--- Provided passage ---

In some embodiments, as shown in FIG. 9, the deflector device can comprise a polygonal reflecting device 305 including a plurality of reflective surfaces 307. As shown, the polygonal reflecting device 305 may be rotated by a motor 309 to rotate in a rotation direction 311 about a rotation axis 313 of the polygonal reflecting device 305. In some embodiments, the motor 309 may optionally be operated by a control device 315 (e.g., programmable logic controller) configured to (e.g., “programmed to”, “encoded to”, “designed to”, and/or “made to”) send command signals along communication line 317 to the motor 309 to rotate, in some embodiments, at a substantially constant angular velocity about the rotation axis 313 of the polygonal reflecting device 305. Rotating the polygonal reflecting device 305 at a substantially constant angular velocity can help prevent damage to the motor 309 that may otherwise occur by frequently changing the angular velocity of the polygonal reflecting device 305. In embodiments where the pulsed laser beam is reflected by the polygonal reflecting device 305, the heating zone 217 may repeatedly travel in direction 216a or repeatedly travel in direction 216b depending on the rotation direction 311 that the polygonal reflecting device 305 rotates about the rotation axis 313.

The control device 315 may be configured to (e.g., “programmed to”, “encoded to”, “designed to”, and/or “made to”) send command signals (e.g., by way of communication line 319) to the laser generator 301 to control a characteristic of the pulsed laser beam 303 to selectively control the heating of a location of a nonuniformity of the molten portion 104 of the ribbon. In some embodiments, the control device 315 may control a pulse frequency of the pulsed laser beam 303 to control the heating of the location of nonuniformity of the molten portion 104 of the ribbon. In some embodiments, the control device 315 may control a pulse width of the pulsed laser beam 303 to control the heating of the location of nonuniformity of the molten portion 104 of the ribbon. In some embodiments, the control device 315 may control a duty cycle of the pulsed laser beam 303 to control the heating of the location of nonuniformity of the molten portion 104 of the ribbon. In some embodiments, the control device 315 may control a plurality of characteristics of the pulsed laser beam 303 to control the heating of the location of nonuniformity of the molten portion 104 of the ribbon. For example, in some embodiments, the control device 315 may control the pulse frequency and the pulse width of the pulsed laser beam 303 to control the heating of the location of nonuniformity of the molten portion 104 of the ribbon. In some embodiments, the control device 315 may control the pulse frequency and the duty cycle of the pulsed laser beam 303 to control the heating of the location of nonuniformity of molten portion 104 of the ribbon. In some embodiments, the control device 315 may control the pulse width and the duty cycle of the pulsed laser beam 303 to control the heating of the location of nonuniformity of the molten portion 104 of the ribbon. In some embodiments, the control device 315 may control two or more of the pulse frequency, the pulse width and the duty cycle of the pulsed laser beam 303 to control the heating of the location of nonuniformity of molten portion 104 of the ribbon.

--- Recorded data ---

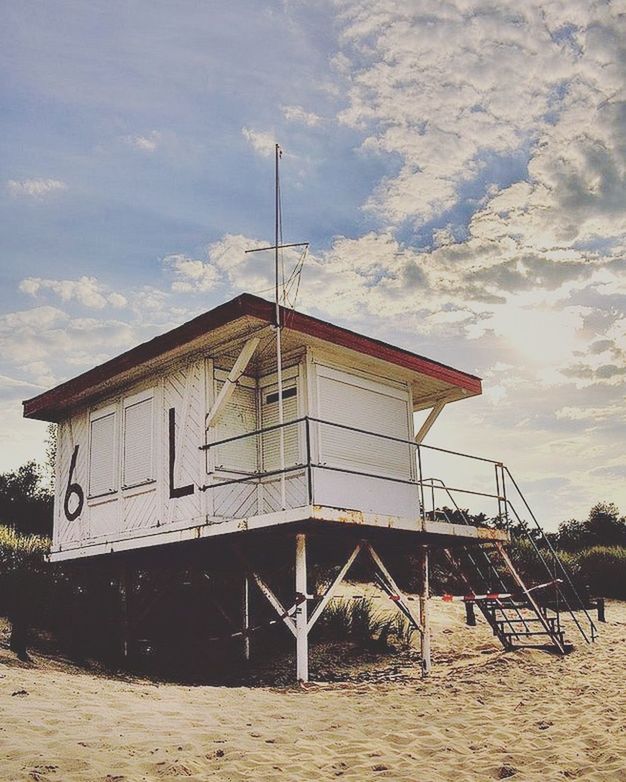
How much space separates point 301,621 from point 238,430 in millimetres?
3418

---

_Complete the following_
**1)** Please rewrite the paragraph beginning "The control device 315 may be configured to" from the polygonal reflecting device passage as a short list that keeps its main facts.
**2)** Translate this sentence from the polygonal reflecting device passage into Spanish: "Rotating the polygonal reflecting device 305 at a substantially constant angular velocity can help prevent damage to the motor 309 that may otherwise occur by frequently changing the angular velocity of the polygonal reflecting device 305."

_Results by task_
**1)**
The control device 315 can send command signals (for example, over communication line 319) to the laser generator 301. These signals control a characteristic of the pulsed laser beam 303 so that heating is selectively controlled at a location of nonuniformity in the molten portion 104 of the ribbon. In different embodiments, it may control:
- the pulse frequency
- the pulse width
- the duty cycle
- two or more of these together: pulse frequency and pulse width, pulse frequency and duty cycle, or pulse width and duty cycle

**2)** Hacer girar el dispositivo reflectante poligonal 305 a una velocidad angular sustancialmente constante puede ayudar a evitar daños en el motor 309 que, de otro modo, podrían producirse al cambiar con frecuencia la velocidad angular del dispositivo reflectante poligonal 305.